Puma Energy announced that it had acquired a majority stake in Kenya’s Kenol Kobil, a company that has operations in nine African countries including Ethiopia, Capital learnt.
“In October 2010 Puma energy bought five operating companies of BP in Southern Africa, Nambia, Botswana, Zambia, Tanzania, and Malawi. This was the latest expansion of our business before Puma Energy became interested in buying the Kenol Kobil in Kenya on Monday, May 7,” said Mark Eadie, Head of Corporate Affairs of the Trafigura, which is a parent company to Puma Energy. The deal, however, remains subject to regulatory approval from Kenya’s Capital Markets Authority.
In a press conference on Tuesday at Radison Blu the Head Corporate added: “Since its inception in 1997 Puma Energy has shown rapid growth in transforming the midstream and downstream oil business by delivering high quality fuels safely, swiftly, and reliably at a fair price.” Capital understood that with a turnover of USD 8.1 billion, the company manages 25.1 million cubic meters of fuel storage capacity at 38 terminals and runs a network of close to 1,200 service stations.
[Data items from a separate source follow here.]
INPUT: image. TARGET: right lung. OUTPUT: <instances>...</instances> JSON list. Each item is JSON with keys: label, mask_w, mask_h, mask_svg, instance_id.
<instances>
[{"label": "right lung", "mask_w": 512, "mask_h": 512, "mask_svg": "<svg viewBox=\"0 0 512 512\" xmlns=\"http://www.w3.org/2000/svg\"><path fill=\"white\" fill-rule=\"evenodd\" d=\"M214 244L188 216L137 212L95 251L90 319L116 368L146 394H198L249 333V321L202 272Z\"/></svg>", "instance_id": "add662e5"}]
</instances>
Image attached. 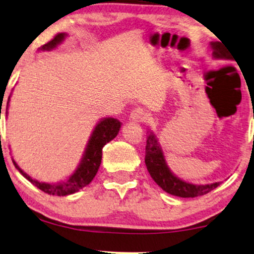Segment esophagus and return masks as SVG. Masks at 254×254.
Masks as SVG:
<instances>
[{
  "label": "esophagus",
  "mask_w": 254,
  "mask_h": 254,
  "mask_svg": "<svg viewBox=\"0 0 254 254\" xmlns=\"http://www.w3.org/2000/svg\"><path fill=\"white\" fill-rule=\"evenodd\" d=\"M147 118L148 114L142 109H135L130 113V119L135 121V123H143V121L147 120Z\"/></svg>",
  "instance_id": "obj_1"
}]
</instances>
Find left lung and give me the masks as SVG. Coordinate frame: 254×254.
<instances>
[{
    "label": "left lung",
    "mask_w": 254,
    "mask_h": 254,
    "mask_svg": "<svg viewBox=\"0 0 254 254\" xmlns=\"http://www.w3.org/2000/svg\"><path fill=\"white\" fill-rule=\"evenodd\" d=\"M213 55L215 59H227L231 60L232 57L229 54L227 47L223 43L215 41L211 43ZM145 165L151 178L155 180L157 185L165 190L166 193L180 197H195L209 193L210 190L220 185V183H214L210 185H193L186 182H183L170 171L166 165L164 155L162 148L156 140L155 135L150 134L148 136L147 145H145Z\"/></svg>",
    "instance_id": "left-lung-1"
}]
</instances>
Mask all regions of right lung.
<instances>
[{
	"instance_id": "add662e5",
	"label": "right lung",
	"mask_w": 254,
	"mask_h": 254,
	"mask_svg": "<svg viewBox=\"0 0 254 254\" xmlns=\"http://www.w3.org/2000/svg\"><path fill=\"white\" fill-rule=\"evenodd\" d=\"M64 33L57 34L51 41H48L47 44L43 45L41 50H52V48L57 47L58 45L62 43V40L64 39ZM120 126V121L113 119V118H107V119L102 120L98 125H97L95 129H93L91 137H90L88 147L85 149L84 157H83L81 164L78 165L77 170H76L65 182L58 184L40 183L38 182V180L32 179L29 175H26L25 172L22 171V170L19 169V166L16 164L15 161L12 162L13 164H15L16 169L18 170L31 184H33L34 186H37L38 189L43 190V192L50 194V195H69V194L78 192L79 190H82L83 187L89 185V184L92 182L97 171H98L100 162H102L103 147L107 143V142L112 141L113 138L117 136L118 133H119Z\"/></svg>"
}]
</instances>
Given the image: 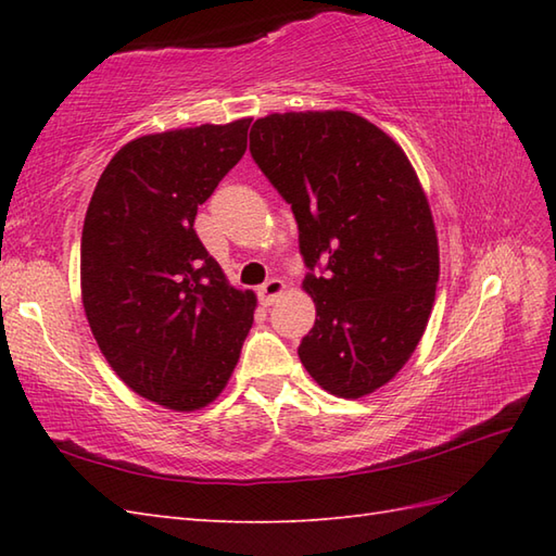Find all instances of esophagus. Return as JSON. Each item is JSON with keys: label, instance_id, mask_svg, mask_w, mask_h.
I'll use <instances>...</instances> for the list:
<instances>
[{"label": "esophagus", "instance_id": "obj_1", "mask_svg": "<svg viewBox=\"0 0 556 556\" xmlns=\"http://www.w3.org/2000/svg\"><path fill=\"white\" fill-rule=\"evenodd\" d=\"M285 289H287V285L281 279H267L265 285L257 289V296H260V301H263L265 305H271L277 296H281V293H285Z\"/></svg>", "mask_w": 556, "mask_h": 556}]
</instances>
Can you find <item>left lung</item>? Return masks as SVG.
Segmentation results:
<instances>
[{
	"mask_svg": "<svg viewBox=\"0 0 556 556\" xmlns=\"http://www.w3.org/2000/svg\"><path fill=\"white\" fill-rule=\"evenodd\" d=\"M251 155L291 205L311 269L303 289L317 317L301 363L329 394H372L416 351L440 279L416 169L382 128L341 110L263 116Z\"/></svg>",
	"mask_w": 556,
	"mask_h": 556,
	"instance_id": "1",
	"label": "left lung"
}]
</instances>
Mark Eadie declined to give the amount of money the company intends to pay for the purchase of Kenol Kobil. “I am not entitled to reveal matters related to finance. What I know is that Puma Energy takes 68 percent of the majority share,” he said. But he confirmed that in buying Kenol Kobil, Puma will possibly get about USD $2.5bn in net sales, from an asset base of more than 400 retail service stations and 180,000 cubic metres of storage capacity. Most importantly, the acquisition offers Puma the perfect opportunity to enter the East African region, which is now believed to be a strong oil and gas frontier.
The head of Corporate Affairs came to Addis Ababa to see how Kobil Ethiopia operates.
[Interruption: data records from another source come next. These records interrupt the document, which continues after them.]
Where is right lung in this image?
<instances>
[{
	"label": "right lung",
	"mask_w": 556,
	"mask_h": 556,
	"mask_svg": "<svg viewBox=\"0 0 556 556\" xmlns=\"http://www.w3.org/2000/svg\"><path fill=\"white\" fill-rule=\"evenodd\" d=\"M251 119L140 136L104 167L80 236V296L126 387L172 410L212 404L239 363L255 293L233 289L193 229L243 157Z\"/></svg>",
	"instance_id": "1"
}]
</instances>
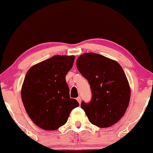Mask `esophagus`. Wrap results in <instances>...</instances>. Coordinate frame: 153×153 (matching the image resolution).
Wrapping results in <instances>:
<instances>
[{
    "instance_id": "1",
    "label": "esophagus",
    "mask_w": 153,
    "mask_h": 153,
    "mask_svg": "<svg viewBox=\"0 0 153 153\" xmlns=\"http://www.w3.org/2000/svg\"><path fill=\"white\" fill-rule=\"evenodd\" d=\"M76 99H77V101H78V103L80 104V103H81V98H80V97H78Z\"/></svg>"
}]
</instances>
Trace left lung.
Here are the masks:
<instances>
[{"label": "left lung", "instance_id": "left-lung-1", "mask_svg": "<svg viewBox=\"0 0 153 153\" xmlns=\"http://www.w3.org/2000/svg\"><path fill=\"white\" fill-rule=\"evenodd\" d=\"M76 66L91 87V101L81 102L89 121L101 128L116 124L125 114L130 99L129 82L122 67L95 53L80 55Z\"/></svg>", "mask_w": 153, "mask_h": 153}]
</instances>
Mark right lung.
Returning <instances> with one entry per match:
<instances>
[{"label":"right lung","instance_id":"add662e5","mask_svg":"<svg viewBox=\"0 0 153 153\" xmlns=\"http://www.w3.org/2000/svg\"><path fill=\"white\" fill-rule=\"evenodd\" d=\"M74 56L56 55L38 63L26 73L22 99L26 113L45 130L64 125L73 108L79 106L70 97L65 76L73 65Z\"/></svg>","mask_w":153,"mask_h":153}]
</instances>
“This is not the first time I have come to Ethiopia. This time I came to have an overview of Kobil Ethiopia, the parent company of the Kenol Kobil Group which is Africa’s fastest growing indigenous oil marketing conglomerate with an expansive investment portfolio spanning the entire Eastern, Central and Southern parts of the African continent,” the Corporate Affairs head said. The Group consists of subsidiaries in nine African countries outside Kenya (Head Office) including; Uganda, Tanzania, Rwanda, Zambia, Ethiopia, Burundi, Zimbabwe, Mozambique and Congo DR.
Kobil has 65 fuel stations in Ethiopia with the capacity of 4,000 cubic meters. Sources close to Kobil Ethiopia said that Kobil began operations after buying some stations from the now defunct Shell Company. With one account they bought no greater than 10 stations including the Piazza, Churchill road and Teklehaimanot stations. Asked about the expansion project in Ethiopia, the Corporate Affairs head said that it is too early to comment on this. “What I know for sure is that Ethiopia has the potential for expansion. We will consider this after the deal is finalized in the coming 8 to 12 weeks,” he added.
Kenol Kobil is listed on the Nairobi Stock Exchange. With the purchase of majority share the Swiss firm Puma Energy is expected to bring a huge financial muscle to the region, coupled with vast experience from its operations in regions such as Latin America. The purchase is just part of a string of Puma’s acquisitions. On March 1, Puma announced that it had completed the acquisition of Exxon Mobil’s downstream businesses in six Central American markets, Guatemala, El Salvador, Honduras, Nicaragua, Panama and Belize respectively. And less than two months later, on April 19, Puma also announced that it bought a liquefied petroleum terminal in Benin.
Mark Eadie who left for Uganda for the same mission said that Kenol Kobil Uganda had built an impression of a company that was also on an expansion campaign of its own. Last year, the firm acquired all the assets of Phoenix Petroleum Uganda limited, plus a high fuels depot in Jinja. Although, talk of the majority stake in the company being sold has been rife in Kenya for weeks. Kobil has been operating in Uganda since 2000. The company’s lubricants continue to attract many customers, although it has struggled to shed off the perception that its petrol prices are among the highest on the local market.